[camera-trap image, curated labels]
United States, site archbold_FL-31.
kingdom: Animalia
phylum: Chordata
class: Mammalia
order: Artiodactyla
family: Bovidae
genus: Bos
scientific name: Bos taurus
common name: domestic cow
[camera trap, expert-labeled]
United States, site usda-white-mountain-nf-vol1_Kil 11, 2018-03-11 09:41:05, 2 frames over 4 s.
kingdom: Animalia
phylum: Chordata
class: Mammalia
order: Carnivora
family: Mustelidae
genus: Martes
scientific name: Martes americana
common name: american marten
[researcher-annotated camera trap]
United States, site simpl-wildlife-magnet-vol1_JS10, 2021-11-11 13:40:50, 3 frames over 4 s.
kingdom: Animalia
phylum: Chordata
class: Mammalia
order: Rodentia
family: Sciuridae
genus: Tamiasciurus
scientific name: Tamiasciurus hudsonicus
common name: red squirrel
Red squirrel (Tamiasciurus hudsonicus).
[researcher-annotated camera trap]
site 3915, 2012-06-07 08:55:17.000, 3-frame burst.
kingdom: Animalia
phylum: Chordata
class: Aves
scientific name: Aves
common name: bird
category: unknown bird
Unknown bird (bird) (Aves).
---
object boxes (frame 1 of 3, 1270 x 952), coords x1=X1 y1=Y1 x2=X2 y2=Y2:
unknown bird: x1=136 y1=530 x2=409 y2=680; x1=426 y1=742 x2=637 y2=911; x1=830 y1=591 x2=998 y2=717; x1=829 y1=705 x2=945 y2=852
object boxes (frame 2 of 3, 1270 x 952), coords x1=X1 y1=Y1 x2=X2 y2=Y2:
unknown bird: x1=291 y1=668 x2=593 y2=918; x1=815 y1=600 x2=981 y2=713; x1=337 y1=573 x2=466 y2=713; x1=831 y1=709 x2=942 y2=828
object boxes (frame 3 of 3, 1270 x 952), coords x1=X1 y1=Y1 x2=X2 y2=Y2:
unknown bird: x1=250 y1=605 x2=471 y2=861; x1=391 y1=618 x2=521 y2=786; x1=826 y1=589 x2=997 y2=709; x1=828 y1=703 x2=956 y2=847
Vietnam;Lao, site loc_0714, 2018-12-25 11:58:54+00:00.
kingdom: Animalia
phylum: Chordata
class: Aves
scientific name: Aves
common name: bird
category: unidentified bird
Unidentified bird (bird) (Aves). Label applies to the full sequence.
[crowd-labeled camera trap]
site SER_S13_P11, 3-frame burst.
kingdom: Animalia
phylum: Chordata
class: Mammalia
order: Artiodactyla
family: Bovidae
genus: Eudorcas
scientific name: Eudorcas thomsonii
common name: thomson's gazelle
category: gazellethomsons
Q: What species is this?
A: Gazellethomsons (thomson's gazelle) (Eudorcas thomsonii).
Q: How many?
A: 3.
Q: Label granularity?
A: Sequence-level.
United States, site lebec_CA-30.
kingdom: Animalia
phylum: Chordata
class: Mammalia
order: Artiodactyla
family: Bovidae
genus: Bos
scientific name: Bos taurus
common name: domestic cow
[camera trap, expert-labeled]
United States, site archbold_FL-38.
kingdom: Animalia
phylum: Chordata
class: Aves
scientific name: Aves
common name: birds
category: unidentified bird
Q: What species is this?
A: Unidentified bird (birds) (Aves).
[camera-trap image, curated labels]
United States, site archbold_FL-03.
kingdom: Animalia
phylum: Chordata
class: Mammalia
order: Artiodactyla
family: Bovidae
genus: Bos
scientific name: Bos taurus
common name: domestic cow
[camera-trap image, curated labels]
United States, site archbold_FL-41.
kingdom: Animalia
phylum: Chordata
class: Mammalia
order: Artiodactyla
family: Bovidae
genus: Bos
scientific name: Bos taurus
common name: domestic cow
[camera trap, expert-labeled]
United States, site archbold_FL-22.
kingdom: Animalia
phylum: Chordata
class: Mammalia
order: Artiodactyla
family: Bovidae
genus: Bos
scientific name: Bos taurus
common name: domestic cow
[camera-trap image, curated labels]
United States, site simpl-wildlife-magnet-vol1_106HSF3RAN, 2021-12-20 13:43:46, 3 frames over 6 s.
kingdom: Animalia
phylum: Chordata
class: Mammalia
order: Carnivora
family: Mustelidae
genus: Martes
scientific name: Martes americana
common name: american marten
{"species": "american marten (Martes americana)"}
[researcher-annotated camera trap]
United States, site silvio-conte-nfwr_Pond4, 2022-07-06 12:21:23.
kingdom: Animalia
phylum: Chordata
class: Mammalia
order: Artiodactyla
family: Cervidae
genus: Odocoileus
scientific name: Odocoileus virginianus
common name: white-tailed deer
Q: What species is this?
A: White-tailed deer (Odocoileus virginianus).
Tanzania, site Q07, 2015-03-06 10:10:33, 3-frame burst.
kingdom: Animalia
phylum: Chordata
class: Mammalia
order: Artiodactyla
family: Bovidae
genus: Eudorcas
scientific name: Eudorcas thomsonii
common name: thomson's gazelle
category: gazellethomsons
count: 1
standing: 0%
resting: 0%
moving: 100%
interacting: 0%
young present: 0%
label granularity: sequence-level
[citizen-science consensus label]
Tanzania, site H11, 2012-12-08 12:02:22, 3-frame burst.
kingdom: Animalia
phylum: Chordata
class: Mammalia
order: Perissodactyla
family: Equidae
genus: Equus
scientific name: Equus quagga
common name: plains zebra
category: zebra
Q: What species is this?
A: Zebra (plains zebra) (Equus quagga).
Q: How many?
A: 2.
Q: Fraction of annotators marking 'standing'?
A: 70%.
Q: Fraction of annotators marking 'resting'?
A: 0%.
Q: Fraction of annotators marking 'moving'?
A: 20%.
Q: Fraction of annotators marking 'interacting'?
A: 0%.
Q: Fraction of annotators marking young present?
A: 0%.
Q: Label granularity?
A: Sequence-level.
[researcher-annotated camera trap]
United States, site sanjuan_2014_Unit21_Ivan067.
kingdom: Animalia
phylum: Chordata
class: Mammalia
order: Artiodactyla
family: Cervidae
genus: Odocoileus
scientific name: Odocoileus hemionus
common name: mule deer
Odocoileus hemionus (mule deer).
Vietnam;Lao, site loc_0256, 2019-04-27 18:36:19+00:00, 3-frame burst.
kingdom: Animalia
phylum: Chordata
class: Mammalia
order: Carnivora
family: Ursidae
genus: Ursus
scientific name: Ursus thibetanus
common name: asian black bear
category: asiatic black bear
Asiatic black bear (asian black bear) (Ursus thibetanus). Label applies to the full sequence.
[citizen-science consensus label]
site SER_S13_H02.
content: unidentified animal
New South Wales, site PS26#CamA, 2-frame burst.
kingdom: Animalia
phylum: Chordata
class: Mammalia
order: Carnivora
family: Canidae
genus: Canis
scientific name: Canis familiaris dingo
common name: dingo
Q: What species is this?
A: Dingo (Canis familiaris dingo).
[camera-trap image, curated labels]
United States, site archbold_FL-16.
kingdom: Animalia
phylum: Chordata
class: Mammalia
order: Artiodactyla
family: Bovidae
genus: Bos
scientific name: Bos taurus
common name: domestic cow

┄┄┄┄┄┄

▶ _HOW TO COMPLETE THIS TASK_
Go through the listing above and pull out each line containing the word "interacting".

▶ _ANSWER SECTION_
interacting: 0%
Q: Fraction of annotators marking 'interacting'?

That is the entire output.